### Your instructions
Each line of the listing is to be copied exactly.

### Information supplied
▬▬▬

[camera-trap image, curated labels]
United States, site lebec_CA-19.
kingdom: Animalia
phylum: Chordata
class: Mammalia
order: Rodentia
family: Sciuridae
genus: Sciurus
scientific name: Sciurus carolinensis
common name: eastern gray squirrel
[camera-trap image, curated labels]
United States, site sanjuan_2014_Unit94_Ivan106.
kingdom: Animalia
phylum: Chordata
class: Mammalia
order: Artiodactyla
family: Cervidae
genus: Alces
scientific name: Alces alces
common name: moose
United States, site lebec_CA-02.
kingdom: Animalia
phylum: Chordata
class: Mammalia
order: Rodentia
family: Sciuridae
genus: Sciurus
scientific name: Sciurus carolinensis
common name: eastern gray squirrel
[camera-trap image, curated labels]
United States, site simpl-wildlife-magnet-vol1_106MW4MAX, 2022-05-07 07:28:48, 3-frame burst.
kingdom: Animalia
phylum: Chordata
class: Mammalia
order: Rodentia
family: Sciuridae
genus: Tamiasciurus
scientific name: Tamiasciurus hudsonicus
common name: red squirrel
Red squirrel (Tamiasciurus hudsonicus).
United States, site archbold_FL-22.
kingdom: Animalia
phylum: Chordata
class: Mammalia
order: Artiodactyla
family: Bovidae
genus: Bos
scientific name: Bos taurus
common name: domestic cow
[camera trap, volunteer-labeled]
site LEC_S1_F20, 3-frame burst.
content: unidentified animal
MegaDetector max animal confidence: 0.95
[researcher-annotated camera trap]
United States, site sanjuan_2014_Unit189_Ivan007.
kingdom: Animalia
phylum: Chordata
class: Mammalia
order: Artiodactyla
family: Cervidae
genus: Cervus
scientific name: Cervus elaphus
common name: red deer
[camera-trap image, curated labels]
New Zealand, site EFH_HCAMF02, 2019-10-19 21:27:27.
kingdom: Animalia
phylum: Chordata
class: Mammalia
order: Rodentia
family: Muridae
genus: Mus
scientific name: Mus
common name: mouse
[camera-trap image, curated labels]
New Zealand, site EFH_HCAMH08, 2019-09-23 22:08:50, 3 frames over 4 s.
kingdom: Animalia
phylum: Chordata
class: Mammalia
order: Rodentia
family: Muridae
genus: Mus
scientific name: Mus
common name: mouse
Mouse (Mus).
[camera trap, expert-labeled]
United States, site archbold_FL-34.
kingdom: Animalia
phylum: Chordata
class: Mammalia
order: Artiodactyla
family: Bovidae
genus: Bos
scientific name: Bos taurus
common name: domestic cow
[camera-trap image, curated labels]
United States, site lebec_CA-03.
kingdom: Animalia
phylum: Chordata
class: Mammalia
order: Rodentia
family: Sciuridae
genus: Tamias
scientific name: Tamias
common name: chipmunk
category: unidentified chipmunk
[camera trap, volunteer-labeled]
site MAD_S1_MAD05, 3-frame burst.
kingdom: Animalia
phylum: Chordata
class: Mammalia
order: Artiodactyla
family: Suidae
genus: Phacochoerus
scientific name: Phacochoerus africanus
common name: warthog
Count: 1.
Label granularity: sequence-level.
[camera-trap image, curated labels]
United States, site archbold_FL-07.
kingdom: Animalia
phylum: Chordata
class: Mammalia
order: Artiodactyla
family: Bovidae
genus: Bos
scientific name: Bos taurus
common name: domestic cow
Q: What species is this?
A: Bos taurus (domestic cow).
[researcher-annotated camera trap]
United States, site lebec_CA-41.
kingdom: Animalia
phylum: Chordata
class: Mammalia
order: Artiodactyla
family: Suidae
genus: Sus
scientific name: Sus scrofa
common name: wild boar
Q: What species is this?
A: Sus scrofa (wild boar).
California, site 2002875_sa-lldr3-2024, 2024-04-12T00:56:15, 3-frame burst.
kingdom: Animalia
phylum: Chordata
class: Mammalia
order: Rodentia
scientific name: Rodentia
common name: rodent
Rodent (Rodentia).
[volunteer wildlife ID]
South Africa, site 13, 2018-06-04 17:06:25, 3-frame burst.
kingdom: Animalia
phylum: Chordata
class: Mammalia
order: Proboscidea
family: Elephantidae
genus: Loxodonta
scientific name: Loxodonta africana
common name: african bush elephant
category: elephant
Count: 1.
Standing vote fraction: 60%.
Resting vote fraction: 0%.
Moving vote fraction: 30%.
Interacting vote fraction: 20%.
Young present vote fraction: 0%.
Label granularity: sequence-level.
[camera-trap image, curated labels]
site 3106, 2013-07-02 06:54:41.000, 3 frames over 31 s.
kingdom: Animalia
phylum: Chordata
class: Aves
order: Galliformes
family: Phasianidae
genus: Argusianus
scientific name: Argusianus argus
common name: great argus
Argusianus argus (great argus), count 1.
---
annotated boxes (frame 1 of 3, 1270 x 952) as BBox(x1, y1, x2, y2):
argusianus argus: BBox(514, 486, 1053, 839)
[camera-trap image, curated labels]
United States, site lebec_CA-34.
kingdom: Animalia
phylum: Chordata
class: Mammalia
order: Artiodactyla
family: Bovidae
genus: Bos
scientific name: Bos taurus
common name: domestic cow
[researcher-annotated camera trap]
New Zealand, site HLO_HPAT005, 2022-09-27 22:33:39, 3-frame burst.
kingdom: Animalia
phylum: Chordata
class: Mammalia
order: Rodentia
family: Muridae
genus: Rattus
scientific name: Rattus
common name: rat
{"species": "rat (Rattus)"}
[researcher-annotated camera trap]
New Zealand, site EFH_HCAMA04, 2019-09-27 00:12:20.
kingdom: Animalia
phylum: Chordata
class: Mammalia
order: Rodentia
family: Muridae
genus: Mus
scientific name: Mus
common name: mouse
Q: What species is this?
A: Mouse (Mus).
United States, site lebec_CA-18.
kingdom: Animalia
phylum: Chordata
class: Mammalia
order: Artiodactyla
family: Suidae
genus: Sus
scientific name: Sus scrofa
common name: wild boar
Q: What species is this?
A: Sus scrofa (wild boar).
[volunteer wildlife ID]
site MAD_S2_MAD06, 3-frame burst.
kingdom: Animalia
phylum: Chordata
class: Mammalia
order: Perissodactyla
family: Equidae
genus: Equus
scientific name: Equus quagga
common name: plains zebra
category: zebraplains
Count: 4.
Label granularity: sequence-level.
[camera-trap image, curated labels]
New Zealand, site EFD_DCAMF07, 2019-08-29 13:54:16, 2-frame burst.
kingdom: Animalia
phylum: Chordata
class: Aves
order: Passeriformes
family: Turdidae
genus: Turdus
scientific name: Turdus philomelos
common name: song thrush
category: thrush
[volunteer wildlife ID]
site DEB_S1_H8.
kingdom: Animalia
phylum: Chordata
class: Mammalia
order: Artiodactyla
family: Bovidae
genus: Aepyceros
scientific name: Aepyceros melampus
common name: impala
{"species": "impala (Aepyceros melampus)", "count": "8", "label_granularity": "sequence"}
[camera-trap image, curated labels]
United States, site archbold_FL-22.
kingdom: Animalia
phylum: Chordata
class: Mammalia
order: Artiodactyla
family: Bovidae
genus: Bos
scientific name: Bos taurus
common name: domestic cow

▬▬▬

### Task output
[camera-trap image, curated labels]
United States, site lebec_CA-19.
kingdom: Animalia
phylum: Chordata
class: Mammalia
order: Rodentia
family: Sciuridae
genus: Sciurus
scientific name: Sciurus carolinensis
common name: eastern gray squirrel
[camera-trap image, curated labels]
United States, site sanjuan_2014_Unit94_Ivan106.
kingdom: Animalia
phylum: Chordata
class: Mammalia
order: Artiodactyla
family: Cervidae
genus: Alces
scientific name: Alces alces
common name: moose
United States, site lebec_CA-02.
kingdom: Animalia
phylum: Chordata
class: Mammalia
order: Rodentia
family: Sciuridae
genus: Sciurus
scientific name: Sciurus carolinensis
common name: eastern gray squirrel
[camera-trap image, curated labels]
United States, site simpl-wildlife-magnet-vol1_106MW4MAX, 2022-05-07 07:28:48, 3-frame burst.
kingdom: Animalia
phylum: Chordata
class: Mammalia
order: Rodentia
family: Sciuridae
genus: Tamiasciurus
scientific name: Tamiasciurus hudsonicus
common name: red squirrel
Red squirrel (Tamiasciurus hudsonicus).
United States, site archbold_FL-22.
kingdom: Animalia
phylum: Chordata
class: Mammalia
order: Artiodactyla
family: Bovidae
genus: Bos
scientific name: Bos taurus
common name: domestic cow
[camera trap, volunteer-labeled]
site LEC_S1_F20, 3-frame burst.
content: unidentified animal
MegaDetector max animal confidence: 0.95
[researcher-annotated camera trap]
United States, site sanjuan_2014_Unit189_Ivan007.
kingdom: Animalia
phylum: Chordata
class: Mammalia
order: Artiodactyla
family: Cervidae
genus: Cervus
scientific name: Cervus elaphus
common name: red deer
[camera-trap image, curated labels]
New Zealand, site EFH_HCAMF02, 2019-10-19 21:27:27.
kingdom: Animalia
phylum: Chordata
class: Mammalia
order: Rodentia
family: Muridae
genus: Mus
scientific name: Mus
common name: mouse
[camera-trap image, curated labels]
New Zealand, site EFH_HCAMH08, 2019-09-23 22:08:50, 3 frames over 4 s.
kingdom: Animalia
phylum: Chordata
class: Mammalia
order: Rodentia
family: Muridae
genus: Mus
scientific name: Mus
common name: mouse
Mouse (Mus).
[camera trap, expert-labeled]
United States, site archbold_FL-34.
kingdom: Animalia
phylum: Chordata
class: Mammalia
order: Artiodactyla
family: Bovidae
genus: Bos
scientific name: Bos taurus
common name: domestic cow
[camera-trap image, curated labels]
United States, site lebec_CA-03.
kingdom: Animalia
phylum: Chordata
class: Mammalia
order: Rodentia
family: Sciuridae
genus: Tamias
scientific name: Tamias
common name: chipmunk
category: unidentified chipmunk
[camera trap, volunteer-labeled]
site MAD_S1_MAD05, 3-frame burst.
kingdom: Animalia
phylum: Chordata
class: Mammalia
order: Artiodactyla
family: Suidae
genus: Phacochoerus
scientific name: Phacochoerus africanus
common name: warthog
Count: 1.
Label granularity: sequence-level.
[camera-trap image, curated labels]
United States, site archbold_FL-07.
kingdom: Animalia
phylum: Chordata
class: Mammalia
order: Artiodactyla
family: Bovidae
genus: Bos
scientific name: Bos taurus
common name: domestic cow
Q: What species is this?
A: Bos taurus (domestic cow).
[researcher-annotated camera trap]
United States, site lebec_CA-41.
kingdom: Animalia
phylum: Chordata
class: Mammalia
order: Artiodactyla
family: Suidae
genus: Sus
scientific name: Sus scrofa
common name: wild boar
Q: What species is this?
A: Sus scrofa (wild boar).
California, site 2002875_sa-lldr3-2024, 2024-04-12T00:56:15, 3-frame burst.
kingdom: Animalia
phylum: Chordata
class: Mammalia
order: Rodentia
scientific name: Rodentia
common name: rodent
Rodent (Rodentia).
[volunteer wildlife ID]
South Africa, site 13, 2018-06-04 17:06:25, 3-frame burst.
kingdom: Animalia
phylum: Chordata
class: Mammalia
order: Proboscidea
family: Elephantidae
genus: Loxodonta
scientific name: Loxodonta africana
common name: african bush elephant
category: elephant
Count: 1.
Standing vote fraction: 60%.
Resting vote fraction: 0%.
Moving vote fraction: 30%.
Interacting vote fraction: 20%.
Young present vote fraction: 0%.
Label granularity: sequence-level.
[camera-trap image, curated labels]
site 3106, 2013-07-02 06:54:41.000, 3 frames over 31 s.
kingdom: Animalia
phylum: Chordata
class: Aves
order: Galliformes
family: Phasianidae
genus: Argusianus
scientific name: Argusianus argus
common name: great argus
Argusianus argus (great argus), count 1.
---
annotated boxes (frame 1 of 3, 1270 x 952) as BBox(x1, y1, x2, y2):
argusianus argus: BBox(514, 486, 1053, 839)
[camera-trap image, curated labels]
United States, site lebec_CA-34.
kingdom: Animalia
phylum: Chordata
class: Mammalia
order: Artiodactyla
family: Bovidae
genus: Bos
scientific name: Bos taurus
common name: domestic cow
[researcher-annotated camera trap]
New Zealand, site HLO_HPAT005, 2022-09-27 22:33:39, 3-frame burst.
kingdom: Animalia
phylum: Chordata
class: Mammalia
order: Rodentia
family: Muridae
genus: Rattus
scientific name: Rattus
common name: rat
{"species": "rat (Rattus)"}
[researcher-annotated camera trap]
New Zealand, site EFH_HCAMA04, 2019-09-27 00:12:20.
kingdom: Animalia
phylum: Chordata
class: Mammalia
order: Rodentia
family: Muridae
genus: Mus
scientific name: Mus
common name: mouse
Q: What species is this?
A: Mouse (Mus).
United States, site lebec_CA-18.
kingdom: Animalia
phylum: Chordata
class: Mammalia
order: Artiodactyla
family: Suidae
genus: Sus
scientific name: Sus scrofa
common name: wild boar
Q: What species is this?
A: Sus scrofa (wild boar).
[volunteer wildlife ID]
site MAD_S2_MAD06, 3-frame burst.
kingdom: Animalia
phylum: Chordata
class: Mammalia
order: Perissodactyla
family: Equidae
genus: Equus
scientific name: Equus quagga
common name: plains zebra
category: zebraplains
Count: 4.
Label granularity: sequence-level.
[camera-trap image, curated labels]
New Zealand, site EFD_DCAMF07, 2019-08-29 13:54:16, 2-frame burst.
kingdom: Animalia
phylum: Chordata
class: Aves
order: Passeriformes
family: Turdidae
genus: Turdus
scientific name: Turdus philomelos
common name: song thrush
category: thrush
[volunteer wildlife ID]
site DEB_S1_H8.
kingdom: Animalia
phylum: Chordata
class: Mammalia
order: Artiodactyla
family: Bovidae
genus: Aepyceros
scientific name: Aepyceros melampus
common name: impala
{"species": "impala (Aepyceros melampus)", "count": "8", "label_granularity": "sequence"}
[camera-trap image, curated labels]
United States, site archbold_FL-22.
kingdom: Animalia
phylum: Chordata
class: Mammalia
order: Artiodactyla
family: Bovidae
genus: Bos
scientific name: Bos taurus
common name: domestic cow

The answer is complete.